--- REQUIREMENTS ---
Number every nonblank line in the records below as a list, omitting the blank lines.

--- EXTRACTED MATERIAL ---
^^^^^^^^^^^^^^^^
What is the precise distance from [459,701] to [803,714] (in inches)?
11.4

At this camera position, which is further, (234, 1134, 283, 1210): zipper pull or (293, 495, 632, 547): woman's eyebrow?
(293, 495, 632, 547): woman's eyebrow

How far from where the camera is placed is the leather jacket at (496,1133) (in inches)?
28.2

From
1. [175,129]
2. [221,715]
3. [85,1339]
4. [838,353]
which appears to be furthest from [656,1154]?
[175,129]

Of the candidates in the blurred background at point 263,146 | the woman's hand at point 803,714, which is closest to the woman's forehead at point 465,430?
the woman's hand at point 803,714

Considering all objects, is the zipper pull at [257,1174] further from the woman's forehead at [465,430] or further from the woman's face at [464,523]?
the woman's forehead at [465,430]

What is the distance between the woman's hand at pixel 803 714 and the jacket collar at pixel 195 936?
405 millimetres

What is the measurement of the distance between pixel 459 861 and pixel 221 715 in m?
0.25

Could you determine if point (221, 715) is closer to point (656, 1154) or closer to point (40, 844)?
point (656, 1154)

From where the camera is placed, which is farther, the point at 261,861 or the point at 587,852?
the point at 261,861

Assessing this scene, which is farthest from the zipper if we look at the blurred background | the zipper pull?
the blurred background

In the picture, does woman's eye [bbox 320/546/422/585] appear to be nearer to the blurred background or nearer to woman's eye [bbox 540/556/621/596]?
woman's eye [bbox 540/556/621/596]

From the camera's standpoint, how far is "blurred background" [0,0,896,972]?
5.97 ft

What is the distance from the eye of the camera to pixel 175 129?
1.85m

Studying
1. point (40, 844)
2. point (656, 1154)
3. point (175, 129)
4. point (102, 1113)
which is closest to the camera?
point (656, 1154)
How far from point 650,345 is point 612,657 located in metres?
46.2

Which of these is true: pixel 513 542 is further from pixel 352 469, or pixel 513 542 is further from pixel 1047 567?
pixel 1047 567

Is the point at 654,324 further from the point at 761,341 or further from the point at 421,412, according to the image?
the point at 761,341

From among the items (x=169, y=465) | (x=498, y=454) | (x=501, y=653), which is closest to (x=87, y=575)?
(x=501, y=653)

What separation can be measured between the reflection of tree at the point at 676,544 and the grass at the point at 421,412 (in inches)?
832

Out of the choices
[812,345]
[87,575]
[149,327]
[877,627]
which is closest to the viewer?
^^^^^^^^^^^^^^^^
--- WRITTEN REPLY ---
1. What is the precise distance from [459,701] to [803,714] (in inches)?
2. 11.4
3. At this camera position, which is further, (234, 1134, 283, 1210): zipper pull or (293, 495, 632, 547): woman's eyebrow?
4. (293, 495, 632, 547): woman's eyebrow
5. How far from where the camera is placed is the leather jacket at (496,1133) (in inches)?
6. 28.2
7. From
8. 1. [175,129]
9. 2. [221,715]
10. 3. [85,1339]
11. 4. [838,353]
12. which appears to be furthest from [656,1154]?
13. [175,129]
14. Of the candidates in the blurred background at point 263,146 | the woman's hand at point 803,714, which is closest to the woman's forehead at point 465,430?
15. the woman's hand at point 803,714
16. Considering all objects, is the zipper pull at [257,1174] further from the woman's forehead at [465,430] or further from the woman's face at [464,523]?
17. the woman's forehead at [465,430]
18. What is the distance between the woman's hand at pixel 803 714 and the jacket collar at pixel 195 936?
19. 405 millimetres
20. What is the measurement of the distance between pixel 459 861 and pixel 221 715 in m?
21. 0.25
22. Could you determine if point (221, 715) is closer to point (656, 1154) or closer to point (40, 844)?
23. point (656, 1154)
24. From where the camera is placed, which is farther, the point at 261,861 or the point at 587,852?
25. the point at 261,861
26. Assessing this scene, which is farthest from the zipper if we look at the blurred background | the zipper pull?
27. the blurred background
28. In the picture, does woman's eye [bbox 320/546/422/585] appear to be nearer to the blurred background or nearer to woman's eye [bbox 540/556/621/596]?
29. woman's eye [bbox 540/556/621/596]
30. From the camera's standpoint, how far is "blurred background" [0,0,896,972]?
31. 5.97 ft
32. What is the distance from the eye of the camera to pixel 175 129?
33. 1.85m
34. Studying
35. 1. point (40, 844)
36. 2. point (656, 1154)
37. 3. point (175, 129)
38. 4. point (102, 1113)
39. which is closest to the camera?
40. point (656, 1154)
41. How far from point 650,345 is point 612,657 located in metres?
42. 46.2
43. Which of these is true: pixel 513 542 is further from pixel 352 469, or pixel 513 542 is further from pixel 1047 567?
44. pixel 1047 567
45. Is the point at 654,324 further from the point at 761,341 or further from the point at 421,412, according to the image?
46. the point at 761,341
47. From among the items (x=169, y=465) | (x=498, y=454) | (x=501, y=653), which is closest to (x=87, y=575)?
48. (x=501, y=653)
49. What separation can be measured between the reflection of tree at the point at 676,544 and the grass at the point at 421,412 (in inches)?
50. 832
51. Out of the choices
52. [812,345]
53. [87,575]
54. [149,327]
55. [877,627]
56. which is closest to the viewer?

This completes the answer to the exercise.